Monsieur le ministre, vous dites que la taxe d'habitation est injuste et qu'il faut la supprimer. Mais l'impôt sur le revenu, lui aussi, est injuste, car il est trop concentré ; l'impôt sur les sociétés est également injuste, car il concerne plutôt les petites entreprises que les grandes ; les impôts sur la production sont injustes, car ils sont exigibles avant détermination du résultat ; la TVA est injuste, car elle touche tout le monde ; la contribution économique territoriale – CET – est injuste, car on n'y comprend rien ; la CSG est injuste, car proportionnelle ; la redevance télé, enfin, est injuste, car on ne regarde plus la télé sur les écrans de télé.

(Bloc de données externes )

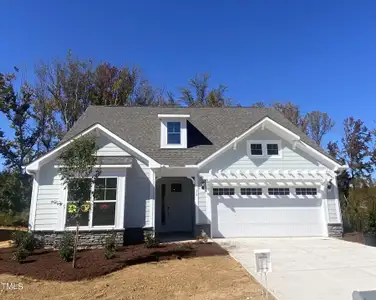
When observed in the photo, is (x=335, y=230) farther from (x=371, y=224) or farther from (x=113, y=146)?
(x=113, y=146)

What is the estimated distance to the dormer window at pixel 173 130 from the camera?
539 inches

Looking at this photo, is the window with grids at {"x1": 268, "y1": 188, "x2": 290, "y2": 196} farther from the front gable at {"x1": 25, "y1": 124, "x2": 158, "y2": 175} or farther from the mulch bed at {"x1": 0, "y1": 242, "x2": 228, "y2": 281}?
the front gable at {"x1": 25, "y1": 124, "x2": 158, "y2": 175}

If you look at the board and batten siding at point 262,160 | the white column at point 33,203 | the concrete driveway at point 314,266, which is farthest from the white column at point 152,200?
the white column at point 33,203

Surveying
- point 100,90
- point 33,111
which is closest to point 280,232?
point 100,90

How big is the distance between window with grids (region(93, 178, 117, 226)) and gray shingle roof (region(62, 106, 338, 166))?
2.82m

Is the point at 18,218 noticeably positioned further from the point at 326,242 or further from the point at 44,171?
the point at 326,242

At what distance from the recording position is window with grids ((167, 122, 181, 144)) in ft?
45.5

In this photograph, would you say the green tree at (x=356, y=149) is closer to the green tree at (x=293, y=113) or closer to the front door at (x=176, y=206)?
the green tree at (x=293, y=113)

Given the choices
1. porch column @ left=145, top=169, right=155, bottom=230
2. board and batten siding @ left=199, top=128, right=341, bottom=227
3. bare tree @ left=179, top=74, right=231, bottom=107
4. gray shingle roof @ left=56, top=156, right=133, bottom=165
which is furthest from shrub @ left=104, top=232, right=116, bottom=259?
bare tree @ left=179, top=74, right=231, bottom=107

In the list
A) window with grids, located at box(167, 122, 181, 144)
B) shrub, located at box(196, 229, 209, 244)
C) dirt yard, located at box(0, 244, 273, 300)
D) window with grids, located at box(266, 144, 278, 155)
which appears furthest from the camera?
window with grids, located at box(167, 122, 181, 144)

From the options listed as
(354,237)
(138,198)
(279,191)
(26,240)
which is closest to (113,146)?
(138,198)

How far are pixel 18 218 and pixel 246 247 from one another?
17961mm

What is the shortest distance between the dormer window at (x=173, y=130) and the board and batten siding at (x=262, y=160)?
85.4 inches

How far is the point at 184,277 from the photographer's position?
6215 mm
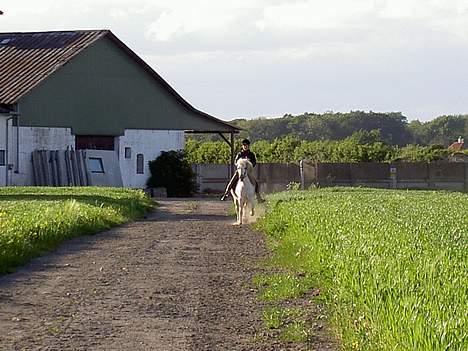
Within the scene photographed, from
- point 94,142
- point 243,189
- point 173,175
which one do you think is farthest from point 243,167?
point 173,175

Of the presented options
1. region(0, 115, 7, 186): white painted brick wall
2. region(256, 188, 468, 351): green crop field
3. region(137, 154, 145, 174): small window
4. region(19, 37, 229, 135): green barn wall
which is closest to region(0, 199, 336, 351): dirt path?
region(256, 188, 468, 351): green crop field

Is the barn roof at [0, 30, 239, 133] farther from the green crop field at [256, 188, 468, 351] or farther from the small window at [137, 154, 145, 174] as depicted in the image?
the green crop field at [256, 188, 468, 351]

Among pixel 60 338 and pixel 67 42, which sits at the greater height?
pixel 67 42

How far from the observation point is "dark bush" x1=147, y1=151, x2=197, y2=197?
54250 mm

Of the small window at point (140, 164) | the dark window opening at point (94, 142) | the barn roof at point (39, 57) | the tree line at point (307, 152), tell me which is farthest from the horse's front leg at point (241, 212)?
the tree line at point (307, 152)

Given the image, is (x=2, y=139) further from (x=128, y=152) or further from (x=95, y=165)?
(x=128, y=152)

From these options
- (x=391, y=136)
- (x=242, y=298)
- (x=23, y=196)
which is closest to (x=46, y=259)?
(x=242, y=298)

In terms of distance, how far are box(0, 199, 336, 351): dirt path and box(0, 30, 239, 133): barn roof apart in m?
29.3

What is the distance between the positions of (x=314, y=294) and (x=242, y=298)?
0.90m

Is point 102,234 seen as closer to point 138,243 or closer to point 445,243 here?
point 138,243

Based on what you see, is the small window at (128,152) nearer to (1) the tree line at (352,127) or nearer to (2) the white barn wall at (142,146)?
(2) the white barn wall at (142,146)

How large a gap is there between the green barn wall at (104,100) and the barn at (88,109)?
0.16 feet

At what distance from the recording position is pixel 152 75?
5456cm

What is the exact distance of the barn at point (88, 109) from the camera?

La taxe d'habitation est-elle, au fond, plus injuste que les autres impôts injustes ?
Je ne le crois pas. Je pense qu'un impôt est injuste parce que tous ceux qui le paient le considèrent comme tel, tandis que tous ceux qui ne le paient pas le considèrent comme un très bon impôt. La taxe d'habitation n'est pas plus injuste que les autres. C'est en réalité un choix que vous avez fait durant la campagne électorale. Nous avions proposé une baisse de l'impôt sur le revenu ; le créneau étant pris, vous vous êtes concentrés sur la taxe d'habitation. Depuis cette époque, vous essayez de rhabiller, de réhabiliter l'idée selon laquelle la taxe d'habitation serait le plus injuste des impôts du système fiscal français. Ce n'est pas la réalité. Certains orateurs l'ont dit : 40 % des citoyens ne seront pas concernés par votre réforme – 20 % ne paient déjà pas la taxe d'habitation et 20 % continueront à la payer. Par ailleurs, une petite partie des assujettis ne la paient pas totalement, en raison des nombreux cas de réduction existants.
En réalité, votre décision d'exonérer de taxe d'habitation 80 % des Français fera deux victimes. Il s'agit, premièrement, de la dette, car il faudra bien rembourser tout cela aux collectivités locales, et je ne crois pas que les économies suffiront. Vous allez continuer à recourir à l'emprunt ou à utiliser plus de dette qu'on n'aurait pu le faire. Il s'agit, deuxièmement, des communes, qui perdront une part supplémentaire de leur indépendance, et qui voient de moins en moins clair dans leur financement.